Another Day At The Track
Voices of: Owen Wilson, Larry the Cable Guy, Michael Caine and Emily Mortimer
Director: John Lasseter
Rating: PG for mock violence and crude humor
Running Length: 125 minutes
My, what a busy day at the race track. Cars was a wonderfully animated film about a world populated by cars doing what humans would do and introduced us to Lightning McQueen, a red race car (voice of Owen Wilson) and Mater (voice of Larry The Cable Guy) a rusty, dented tow truck with a heart of gold. Here comes, “Cars 2,” that continues the travels of McQueen, going from country to country trying to win Grand Prix races, and taking along Mater, the bull-in-a-china-shop friend. As such, we have an over-long story and several villains.
Lightning McQueen is invited to participate in a European Grand Prix and ends up having to take along his friend, Mater. This is the humor in the story with Mater having a smile and no manners, resulting in embarrassing situations (bathrooms, and yes, cars have them here) and general mayhem. The reason for the races is because a master villain (when one disappears, another is there) has invented a super oil the cars will use. When this defective oil blows up, the world will go back to gasoline and he will be rich, heh, heh, heh. McQueen, becomes suspicious, and partners with British agents (Michael Caine as an Austin Martin and Emily Mortimer). From here on, there are many chase scenes, narrow escapes, a meeting with the Queen (a Bentley, of course) and Mater’s numerous disguises…about 30 minutes too many of them, because at over two hours, the film drags on. Plus, McQueen is gone for the middle part of the film.

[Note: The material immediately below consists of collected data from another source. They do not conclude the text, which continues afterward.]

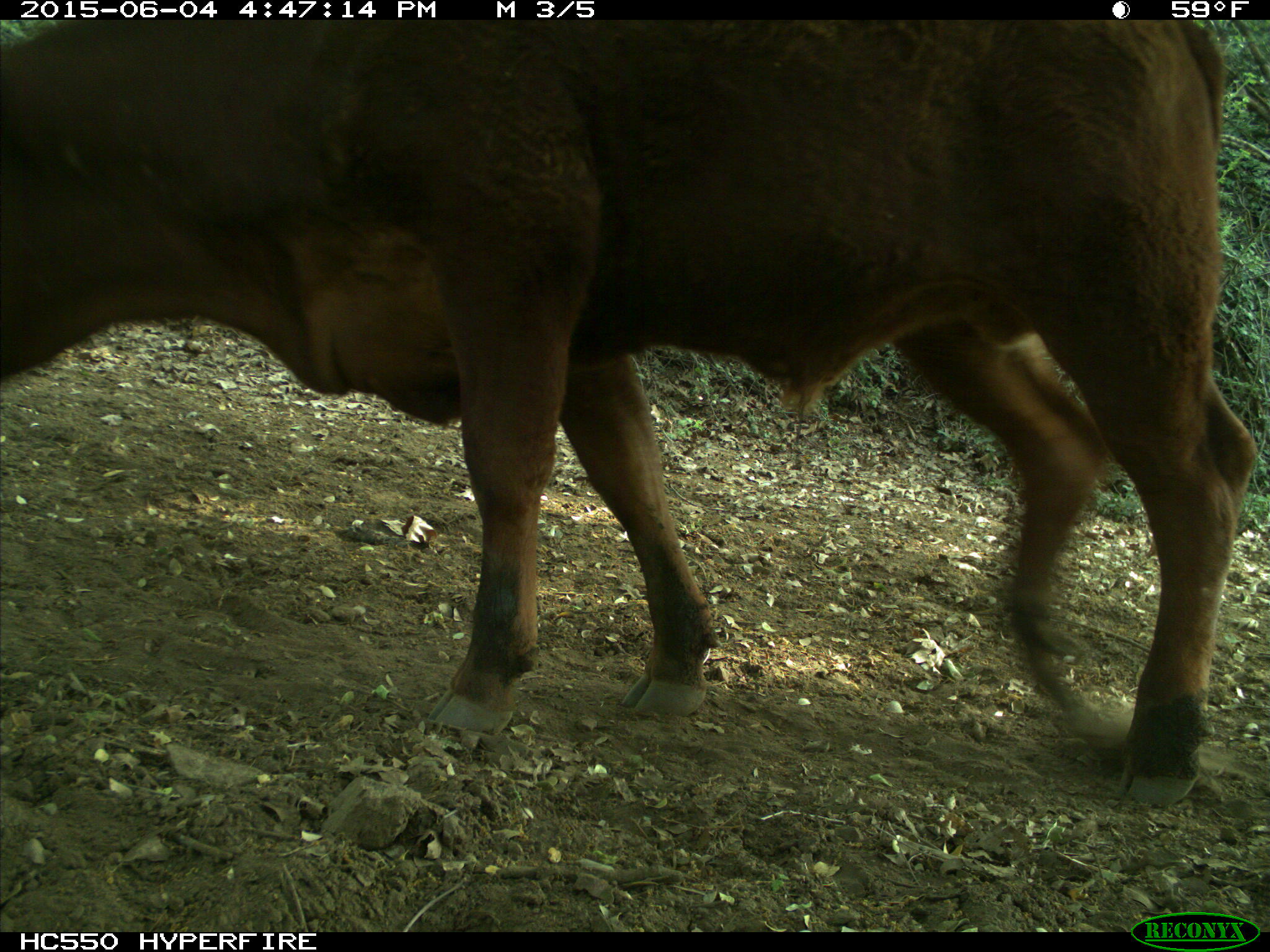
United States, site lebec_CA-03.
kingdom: Animalia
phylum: Chordata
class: Mammalia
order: Artiodactyla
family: Bovidae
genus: Bos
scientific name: Bos taurus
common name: domestic cow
Bos taurus (domestic cow).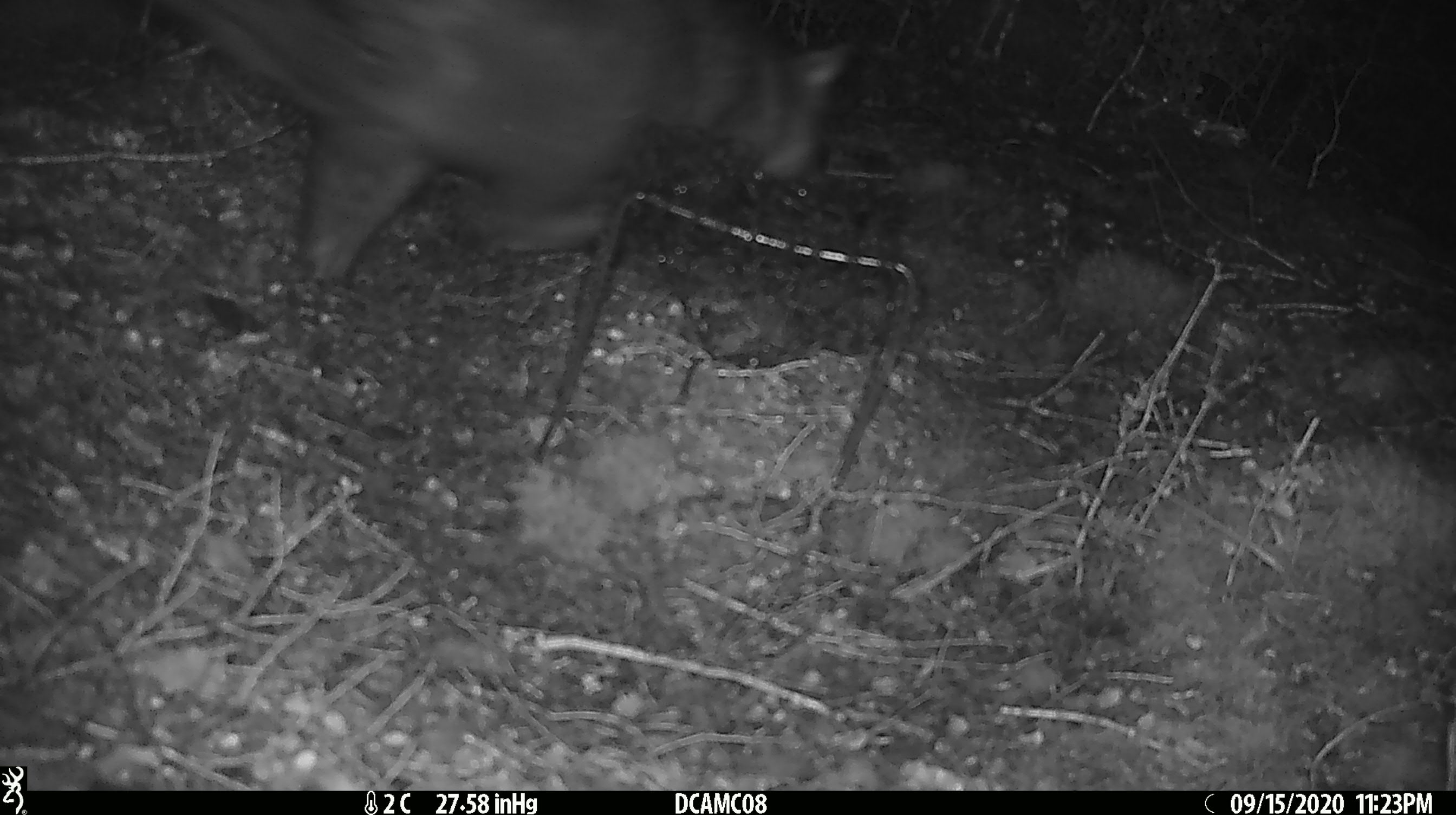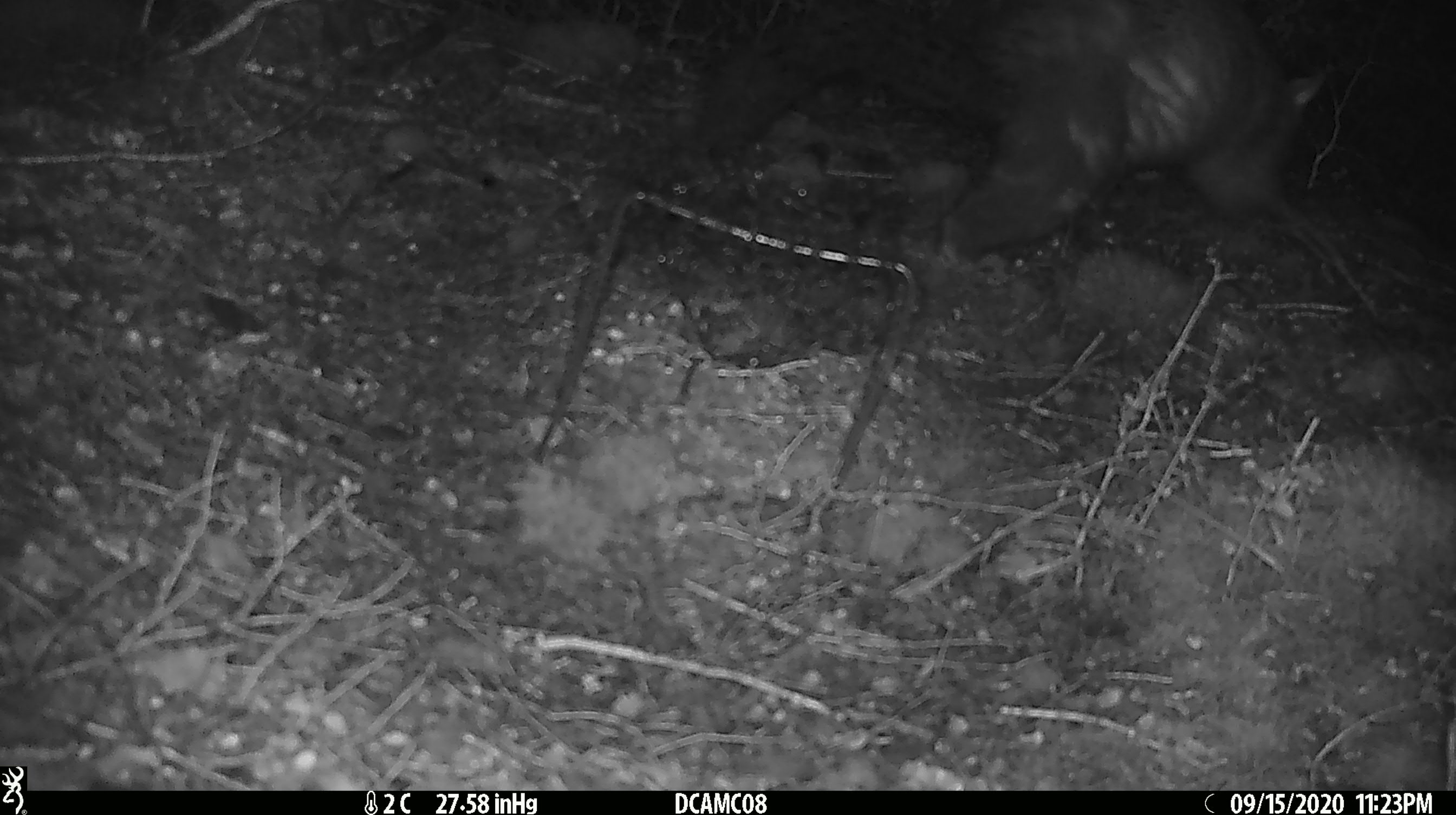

The voice-overs are fine, especially Larry The Cable Guy (want to bet that the next Car film will be he, only?) and Michael Caine. Cars doing what humans would do (bathrooms for men and women) is imaginative. Animation is fine-tuned and finely-tooled. However, the plot is convoluted with much discussion about this new “oil,” and general villain bragging which is over the heads of kids eight and under. At the screening I attended, an elementary school-age child was heard to say halfway through the movie, “I want to go home.” With all the glitz on the screen, there still is something wanting here. Just plain heart.